**WRITTEN TASKS**.
1. In the sentencing extract, what starting point does the judge adopt?
2. Rewrite the stretch of the sentencing extract from "4      Bell v Police" through "already been sentenced.", putting "pseudoephedrine" in place of "ephedrine".
3. List every court case cited in the sentencing extract, with its citation.

───── DOCUMENT EXTRACT

3      R v Wang [2014] NZCA 409.

4      Bell v Police [2014] NZHC 3052.

5      R v Ha [2014] NZHC 2621; R v Afakasi & Ors [2014] NZHC 2907; Tilialo-Staples v Police

[2013] NZHC 1255.

[32]     Even if you held the ephedrine as security for a debt, you knew its value and purpose.  That was why you must have known it was good security.  You knew what it was going to be used for when you returned it.  The money you were owed, as I have been told, arose from prior drug offending and was a species of laundering. The starting point in your case I adopt is seven years imprisonment.

Other offences uplift

[33]     The Crown seeks a further uplift of 18 -24 months to reflect your additional offending.  Your counsel contends for an uplift of no more than 12 months having regard to those imposed on your co-offenders, who have already been sentenced.

[34]     In the case of your wife, whose offending was considerably less than yours, I imposed a 12 month uplift.  Your further offending, I consider, would warrant a 24 month uplift, but as a matter of totality I reduce it to 18 months.

Previous related offending uplift

[35]     Quite distinctly, the Crown submits that  your sentence should be further uplifted by 12 months to recognise the fact that the offences for which you were on parole involved very similar offending.

──────────
───── MATERIAL PROVIDED

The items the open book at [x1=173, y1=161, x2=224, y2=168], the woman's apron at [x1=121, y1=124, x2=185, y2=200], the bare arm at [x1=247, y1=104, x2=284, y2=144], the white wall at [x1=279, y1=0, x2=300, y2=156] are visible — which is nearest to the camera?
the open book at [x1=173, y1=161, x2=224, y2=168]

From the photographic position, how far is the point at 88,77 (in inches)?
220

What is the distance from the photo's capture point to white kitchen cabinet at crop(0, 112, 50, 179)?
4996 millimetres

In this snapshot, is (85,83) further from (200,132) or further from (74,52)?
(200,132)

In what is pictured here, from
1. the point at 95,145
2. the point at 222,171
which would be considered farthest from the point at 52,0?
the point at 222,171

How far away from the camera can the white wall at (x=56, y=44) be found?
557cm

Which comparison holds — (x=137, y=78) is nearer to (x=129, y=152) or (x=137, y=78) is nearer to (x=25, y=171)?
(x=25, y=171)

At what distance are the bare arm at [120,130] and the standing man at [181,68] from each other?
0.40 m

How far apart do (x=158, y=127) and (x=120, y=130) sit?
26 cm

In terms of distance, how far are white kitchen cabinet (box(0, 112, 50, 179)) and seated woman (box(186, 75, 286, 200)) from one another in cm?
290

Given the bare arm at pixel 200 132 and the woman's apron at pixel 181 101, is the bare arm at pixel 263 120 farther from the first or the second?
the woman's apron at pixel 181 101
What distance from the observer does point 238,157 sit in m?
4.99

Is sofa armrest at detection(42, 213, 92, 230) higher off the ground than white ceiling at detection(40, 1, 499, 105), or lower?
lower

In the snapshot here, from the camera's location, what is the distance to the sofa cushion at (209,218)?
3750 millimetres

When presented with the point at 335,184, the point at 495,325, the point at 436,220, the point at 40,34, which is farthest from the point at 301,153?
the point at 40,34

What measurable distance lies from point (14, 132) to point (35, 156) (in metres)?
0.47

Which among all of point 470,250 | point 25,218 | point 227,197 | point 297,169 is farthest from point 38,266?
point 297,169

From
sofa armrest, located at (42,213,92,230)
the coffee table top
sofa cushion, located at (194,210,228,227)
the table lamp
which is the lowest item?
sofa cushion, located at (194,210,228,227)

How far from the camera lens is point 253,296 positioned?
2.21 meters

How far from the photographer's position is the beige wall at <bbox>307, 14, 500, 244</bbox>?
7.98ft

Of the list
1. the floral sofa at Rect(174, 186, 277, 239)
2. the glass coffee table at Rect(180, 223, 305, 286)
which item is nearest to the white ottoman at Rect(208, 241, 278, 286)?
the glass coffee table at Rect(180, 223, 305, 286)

──────────

**SOLUTIONS TO EACH TASK**.
1. Seven years imprisonment.

2.
4      Bell v Police [2014] NZHC 3052.

5      R v Ha [2014] NZHC 2621; R v Afakasi & Ors [2014] NZHC 2907; Tilialo-Staples v Police

[2013] NZHC 1255.

[32]     Even if you held the pseudoephedrine as security for a debt, you knew its value and purpose.  That was why you must have known it was good security.  You knew what it was going to be used for when you returned it.  The money you were owed, as I have been told, arose from prior drug offending and was a species of laundering. The starting point in your case I adopt is seven years imprisonment.

Other offences uplift

[33]     The Crown seeks a further uplift of 18 -24 months to reflect your additional offending.  Your counsel contends for an uplift of no more than 12 months having regard to those imposed on your co-offenders, who have already been sentenced.

3.
R v Wang [2014] NZCA 409
Bell v Police [2014] NZHC 3052
R v Ha [2014] NZHC 2621
R v Afakasi & Ors [2014] NZHC 2907
Tilialo-Staples v Police [2013] NZHC 1255